By:Colleen McCullough


“Looks after the actual printing process. I do all the overseeing and planning — layout, bookbinding — Davina has been a tower of strength to me. A university press is extremely specialized, even has a look. C.U.P. is purple calf with gold print, and some volumes are still exquisitely tooled. Now we do a line of textbooks for undergraduates in subjects as disparate as physics and English, we put them out cheaply, but they still look like purple calf — imitation. We keep the price right down and the look right up.” Max shrugged. “Gold-edged pages? We hardly do that any more, it’s a sop for snobs.”

“Snobs like Dr. Tinkerman?”

Max sneered. “He was going back to all gilt edges.”

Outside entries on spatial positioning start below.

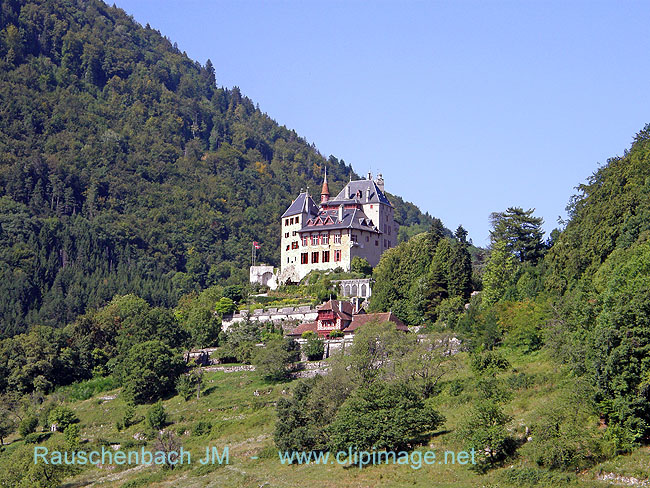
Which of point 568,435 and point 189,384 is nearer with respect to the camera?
point 568,435

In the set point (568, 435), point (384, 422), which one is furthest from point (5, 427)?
point (568, 435)

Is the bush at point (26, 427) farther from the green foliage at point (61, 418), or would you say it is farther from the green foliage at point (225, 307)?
the green foliage at point (225, 307)

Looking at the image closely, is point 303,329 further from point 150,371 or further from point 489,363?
point 489,363

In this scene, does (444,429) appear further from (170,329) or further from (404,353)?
(170,329)

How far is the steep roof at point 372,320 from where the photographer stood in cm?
8156

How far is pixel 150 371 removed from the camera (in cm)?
8000

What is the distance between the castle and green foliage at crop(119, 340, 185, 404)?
2521 centimetres

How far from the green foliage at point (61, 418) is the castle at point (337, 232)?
3306cm

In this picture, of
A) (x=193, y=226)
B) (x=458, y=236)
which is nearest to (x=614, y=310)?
(x=458, y=236)

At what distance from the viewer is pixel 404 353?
224 feet

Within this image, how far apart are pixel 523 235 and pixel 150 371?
112 ft

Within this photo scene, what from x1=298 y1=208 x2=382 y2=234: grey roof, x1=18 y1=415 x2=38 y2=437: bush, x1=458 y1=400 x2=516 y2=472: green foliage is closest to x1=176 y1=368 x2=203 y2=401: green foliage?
x1=18 y1=415 x2=38 y2=437: bush

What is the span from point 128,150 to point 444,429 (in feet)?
496

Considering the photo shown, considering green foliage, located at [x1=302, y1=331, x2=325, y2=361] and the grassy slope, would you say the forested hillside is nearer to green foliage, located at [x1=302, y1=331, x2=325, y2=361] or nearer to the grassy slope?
the grassy slope
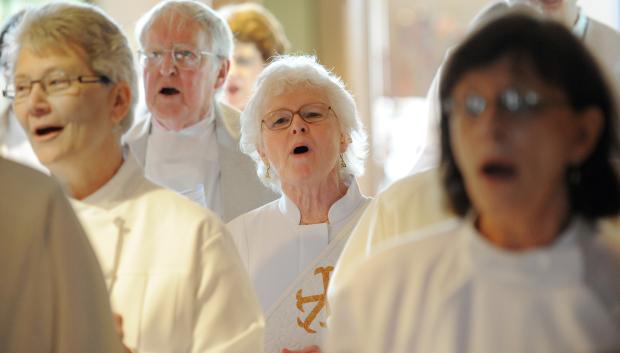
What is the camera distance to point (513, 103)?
234 centimetres

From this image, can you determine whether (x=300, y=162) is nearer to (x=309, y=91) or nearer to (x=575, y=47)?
(x=309, y=91)

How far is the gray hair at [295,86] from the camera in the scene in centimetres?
483

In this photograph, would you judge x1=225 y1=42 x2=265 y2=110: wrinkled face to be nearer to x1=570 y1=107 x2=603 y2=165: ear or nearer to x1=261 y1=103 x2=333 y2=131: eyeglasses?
x1=261 y1=103 x2=333 y2=131: eyeglasses

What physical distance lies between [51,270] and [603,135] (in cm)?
142

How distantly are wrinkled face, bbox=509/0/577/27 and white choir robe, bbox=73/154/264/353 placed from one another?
1450 millimetres

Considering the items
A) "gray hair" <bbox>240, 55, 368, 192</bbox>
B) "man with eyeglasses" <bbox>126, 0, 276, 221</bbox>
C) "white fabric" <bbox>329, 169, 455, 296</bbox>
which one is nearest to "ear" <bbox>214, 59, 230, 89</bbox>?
"man with eyeglasses" <bbox>126, 0, 276, 221</bbox>

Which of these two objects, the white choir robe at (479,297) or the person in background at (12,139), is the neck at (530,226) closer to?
the white choir robe at (479,297)

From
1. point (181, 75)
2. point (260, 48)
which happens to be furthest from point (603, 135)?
point (260, 48)

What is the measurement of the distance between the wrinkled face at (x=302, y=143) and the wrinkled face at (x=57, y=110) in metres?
0.96

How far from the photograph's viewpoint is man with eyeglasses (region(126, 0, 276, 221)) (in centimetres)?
559

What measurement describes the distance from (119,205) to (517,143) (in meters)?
1.86

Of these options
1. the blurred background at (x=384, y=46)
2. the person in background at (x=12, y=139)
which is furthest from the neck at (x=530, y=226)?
the blurred background at (x=384, y=46)

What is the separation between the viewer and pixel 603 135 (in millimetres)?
2402

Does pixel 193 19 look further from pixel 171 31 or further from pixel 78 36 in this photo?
pixel 78 36
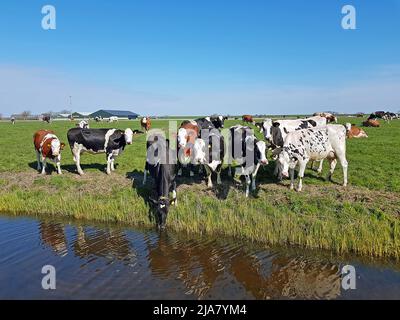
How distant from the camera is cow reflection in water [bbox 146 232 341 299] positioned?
6.92m

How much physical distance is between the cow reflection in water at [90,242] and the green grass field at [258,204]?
3.37ft

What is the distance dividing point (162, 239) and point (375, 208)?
626 cm

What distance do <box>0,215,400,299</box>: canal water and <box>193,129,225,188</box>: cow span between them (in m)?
3.15

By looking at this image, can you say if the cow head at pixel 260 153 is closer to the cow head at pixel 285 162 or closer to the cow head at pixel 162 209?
the cow head at pixel 285 162

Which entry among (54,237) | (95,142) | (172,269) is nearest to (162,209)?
(172,269)

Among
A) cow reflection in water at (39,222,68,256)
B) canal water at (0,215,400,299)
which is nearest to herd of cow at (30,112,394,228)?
canal water at (0,215,400,299)

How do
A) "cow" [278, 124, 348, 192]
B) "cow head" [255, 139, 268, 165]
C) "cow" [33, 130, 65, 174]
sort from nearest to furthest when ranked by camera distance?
"cow head" [255, 139, 268, 165] < "cow" [278, 124, 348, 192] < "cow" [33, 130, 65, 174]

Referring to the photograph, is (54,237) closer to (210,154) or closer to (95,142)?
(210,154)

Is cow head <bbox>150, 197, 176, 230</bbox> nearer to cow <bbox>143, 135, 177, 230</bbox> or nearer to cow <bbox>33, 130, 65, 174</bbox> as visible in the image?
cow <bbox>143, 135, 177, 230</bbox>

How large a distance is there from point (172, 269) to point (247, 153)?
5.70 meters

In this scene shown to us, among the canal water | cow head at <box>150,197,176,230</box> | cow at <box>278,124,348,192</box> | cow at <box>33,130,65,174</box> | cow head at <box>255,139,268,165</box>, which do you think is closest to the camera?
the canal water

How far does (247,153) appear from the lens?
40.0 ft
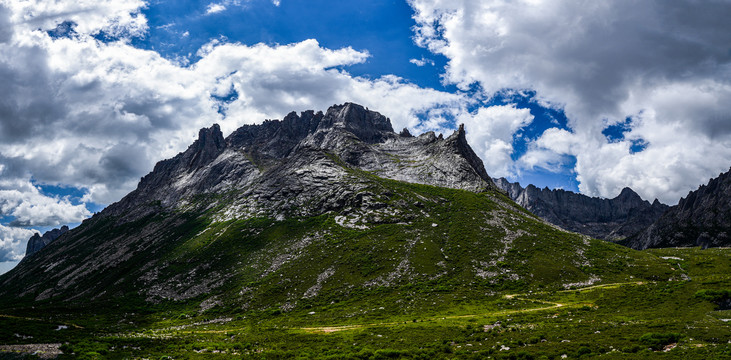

“What does Ivan do?” Abe asked.

“Ivan’s our traveler. Visits the great university bookstores from coast to coast, as well as other stores catering for the university press market. He monitors competing prices, and also attends all the wholesale shows where we might find new materials, paper, advances in ink and typesetting. Though the wholesale shows are more important, he also mans our booth at the A.B.A. each year.”

“A.B.A.?”

“American Booksellers’ Association convention. That and the Frankfurt Book Fair in West Germany are the two major trade publication shows each year, but they’re important for us too.”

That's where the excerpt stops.